Dokument:
Lara: Ihr musstet dafür auch nicht über die Inhaltsstoffe eurer Nahrung nachdenken. Viele aus meiner Generation wollen genau dorthin zurück. Zu dieser Transparenz, dass man weiß, woher Lebensmittel kommen, was darin ist und dass sie nachhaltig produziert werden.

 „Bei uns wurde immer aufgegessen“

Günther: Ich habe nicht den Eindruck, dass alle dasselbe wollen. Es gibt heute so viele verschiedene Ernährungsstile. Manchmal frage ich mich, wie ihr es überhaupt noch schafft, euch zu einem Essen zu treffen, so wie es bei uns früher war, als gegessen wurde, was auf den Tisch kam.
 
Lara: Alle zu einer Mahlzeit zu versammeln, ist heute wirklich schwer. Es gibt Veganer, Ökos, Gourmets und viele, die an einer Lebensmittelunverträglichkeit leiden oder es zumindest behaupten. Aber ich bin da überhaupt nicht pingelig. Auf jeden Fall probiere ich alles, egal wie exotisch es ist. Und ich esse meinen Teller immer leer. Ich finde, das gehört sich so, wenn jemand sich die Mühe gemacht hat, etwas zu kochen.
 
Günther: Das sehe ich tatsächlich oft, dass sich Leute den Teller vollhäufen und dann nur ein bisschen picken und den Rest stehen lassen. Das kenne ich nicht. Wir waren zehn Kinder, da wurde immer aufgegessen. Selbst Sachen, die ich nicht mochte wie zum Beispiel Kartoffelsuppe. Meine Mutter hatte dazu Eierkuchen gemacht und die bekam man nur, wenn der Suppenteller leer war.
 
Lara: Ich hätte gleich mit den Eierkuchen angefangen. Wir müssen zum Glück nicht mehr essen, was wir nicht mögen und wir haben auch nicht mehr so feste Essenszeiten. Morgens hat sich zum Beispiel jeder dann sein Frühstück gemacht, wenn er wach war und zwar das, was ihm am besten schmeckt. Wir haben uns in der Familie abends alle zum Essen getroffen.

Aufgabe: Benenne im Gespräch über Essgewohnheiten „Gourmets“ in „Feinschmecker“ um und gib dazu den Abschnitt beginnend mit „Günther: Ich habe“ und weiter bis einschließlich „etwas zu kochen.“ wieder.

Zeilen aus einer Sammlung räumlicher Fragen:
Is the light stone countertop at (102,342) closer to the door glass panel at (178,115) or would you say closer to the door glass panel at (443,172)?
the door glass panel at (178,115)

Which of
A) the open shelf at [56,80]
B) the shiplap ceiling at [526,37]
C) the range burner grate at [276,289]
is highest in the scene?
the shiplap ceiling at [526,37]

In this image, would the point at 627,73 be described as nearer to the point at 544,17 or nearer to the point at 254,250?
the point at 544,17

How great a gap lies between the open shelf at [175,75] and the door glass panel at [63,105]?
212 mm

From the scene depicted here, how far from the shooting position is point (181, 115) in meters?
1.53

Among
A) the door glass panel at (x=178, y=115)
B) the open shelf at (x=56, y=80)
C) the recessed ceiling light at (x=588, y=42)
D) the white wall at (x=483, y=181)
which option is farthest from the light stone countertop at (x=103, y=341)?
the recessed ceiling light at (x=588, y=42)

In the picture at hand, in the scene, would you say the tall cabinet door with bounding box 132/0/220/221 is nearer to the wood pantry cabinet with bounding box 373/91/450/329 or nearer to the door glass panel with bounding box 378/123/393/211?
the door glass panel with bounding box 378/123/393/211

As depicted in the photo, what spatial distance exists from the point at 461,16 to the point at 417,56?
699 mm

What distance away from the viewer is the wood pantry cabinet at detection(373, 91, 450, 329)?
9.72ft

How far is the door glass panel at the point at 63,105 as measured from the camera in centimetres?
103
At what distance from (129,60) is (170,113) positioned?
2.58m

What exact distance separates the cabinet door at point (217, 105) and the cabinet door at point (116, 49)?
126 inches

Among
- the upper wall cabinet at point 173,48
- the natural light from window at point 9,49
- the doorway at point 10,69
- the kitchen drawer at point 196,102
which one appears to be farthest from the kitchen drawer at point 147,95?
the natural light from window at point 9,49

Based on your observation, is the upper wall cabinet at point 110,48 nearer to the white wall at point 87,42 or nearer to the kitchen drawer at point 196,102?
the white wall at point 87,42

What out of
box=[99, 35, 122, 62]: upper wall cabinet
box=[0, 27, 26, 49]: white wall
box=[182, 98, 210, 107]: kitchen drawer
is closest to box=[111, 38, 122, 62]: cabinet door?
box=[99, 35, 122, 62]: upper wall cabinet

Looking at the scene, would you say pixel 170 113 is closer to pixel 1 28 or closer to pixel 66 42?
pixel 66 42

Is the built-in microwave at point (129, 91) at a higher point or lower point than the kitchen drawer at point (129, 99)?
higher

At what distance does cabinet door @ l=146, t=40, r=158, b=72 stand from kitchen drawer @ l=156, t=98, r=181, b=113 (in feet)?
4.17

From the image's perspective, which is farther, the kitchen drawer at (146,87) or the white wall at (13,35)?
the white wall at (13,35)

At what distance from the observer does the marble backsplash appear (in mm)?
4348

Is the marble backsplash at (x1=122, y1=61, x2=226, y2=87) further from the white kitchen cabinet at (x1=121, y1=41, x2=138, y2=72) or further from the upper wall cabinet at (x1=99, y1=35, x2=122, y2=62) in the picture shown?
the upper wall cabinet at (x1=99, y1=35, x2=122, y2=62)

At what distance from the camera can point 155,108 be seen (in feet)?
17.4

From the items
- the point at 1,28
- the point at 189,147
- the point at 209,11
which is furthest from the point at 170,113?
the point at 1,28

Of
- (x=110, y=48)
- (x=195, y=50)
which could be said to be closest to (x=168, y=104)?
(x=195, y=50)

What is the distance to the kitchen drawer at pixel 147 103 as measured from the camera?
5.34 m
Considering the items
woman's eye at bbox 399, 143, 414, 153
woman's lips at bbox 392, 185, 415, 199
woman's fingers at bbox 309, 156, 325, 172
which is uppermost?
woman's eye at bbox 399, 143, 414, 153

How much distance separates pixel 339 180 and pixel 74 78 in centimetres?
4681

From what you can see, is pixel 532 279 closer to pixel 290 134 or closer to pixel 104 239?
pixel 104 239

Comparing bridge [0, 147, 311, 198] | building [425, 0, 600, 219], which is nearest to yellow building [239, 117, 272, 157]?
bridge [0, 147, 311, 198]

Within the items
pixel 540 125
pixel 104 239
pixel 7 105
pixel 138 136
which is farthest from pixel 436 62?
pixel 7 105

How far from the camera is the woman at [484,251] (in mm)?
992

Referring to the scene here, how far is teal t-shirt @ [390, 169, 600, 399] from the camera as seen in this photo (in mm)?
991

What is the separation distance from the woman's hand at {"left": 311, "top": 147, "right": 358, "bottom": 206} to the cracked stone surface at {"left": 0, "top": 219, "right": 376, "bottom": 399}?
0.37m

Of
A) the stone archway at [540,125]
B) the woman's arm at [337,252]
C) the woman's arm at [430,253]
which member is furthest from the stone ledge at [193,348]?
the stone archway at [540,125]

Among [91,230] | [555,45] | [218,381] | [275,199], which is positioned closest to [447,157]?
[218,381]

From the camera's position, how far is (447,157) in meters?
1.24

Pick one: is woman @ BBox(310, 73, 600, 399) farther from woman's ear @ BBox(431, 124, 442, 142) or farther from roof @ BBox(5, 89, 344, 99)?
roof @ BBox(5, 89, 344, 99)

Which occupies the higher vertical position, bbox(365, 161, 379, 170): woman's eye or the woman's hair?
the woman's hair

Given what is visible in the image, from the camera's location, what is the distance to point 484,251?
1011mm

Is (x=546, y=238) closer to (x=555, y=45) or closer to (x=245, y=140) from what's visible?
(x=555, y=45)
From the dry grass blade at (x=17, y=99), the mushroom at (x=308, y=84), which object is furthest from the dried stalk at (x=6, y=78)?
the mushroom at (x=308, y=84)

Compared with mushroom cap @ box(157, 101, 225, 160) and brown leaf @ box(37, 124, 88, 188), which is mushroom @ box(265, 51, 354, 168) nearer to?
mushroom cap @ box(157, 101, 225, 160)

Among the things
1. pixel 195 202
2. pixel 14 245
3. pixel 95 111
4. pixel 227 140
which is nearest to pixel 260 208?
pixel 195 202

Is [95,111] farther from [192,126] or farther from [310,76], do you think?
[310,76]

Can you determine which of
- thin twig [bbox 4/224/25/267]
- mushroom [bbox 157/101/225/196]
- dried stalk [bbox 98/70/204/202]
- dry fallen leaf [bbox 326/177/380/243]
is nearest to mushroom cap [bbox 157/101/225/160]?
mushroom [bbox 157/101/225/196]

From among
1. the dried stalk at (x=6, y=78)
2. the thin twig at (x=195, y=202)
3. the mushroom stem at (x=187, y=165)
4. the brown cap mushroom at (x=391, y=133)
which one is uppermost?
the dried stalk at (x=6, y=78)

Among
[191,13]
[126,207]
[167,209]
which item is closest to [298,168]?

Antwort:
Günther: Ich habe nicht den Eindruck, dass alle dasselbe wollen. Es gibt heute so viele verschiedene Ernährungsstile. Manchmal frage ich mich, wie ihr es überhaupt noch schafft, euch zu einem Essen zu treffen, so wie es bei uns früher war, als gegessen wurde, was auf den Tisch kam.
 
Lara: Alle zu einer Mahlzeit zu versammeln, ist heute wirklich schwer. Es gibt Veganer, Ökos, Feinschmecker und viele, die an einer Lebensmittelunverträglichkeit leiden oder es zumindest behaupten. Aber ich bin da überhaupt nicht pingelig. Auf jeden Fall probiere ich alles, egal wie exotisch es ist. Und ich esse meinen Teller immer leer. Ich finde, das gehört sich so, wenn jemand sich die Mühe gemacht hat, etwas zu kochen.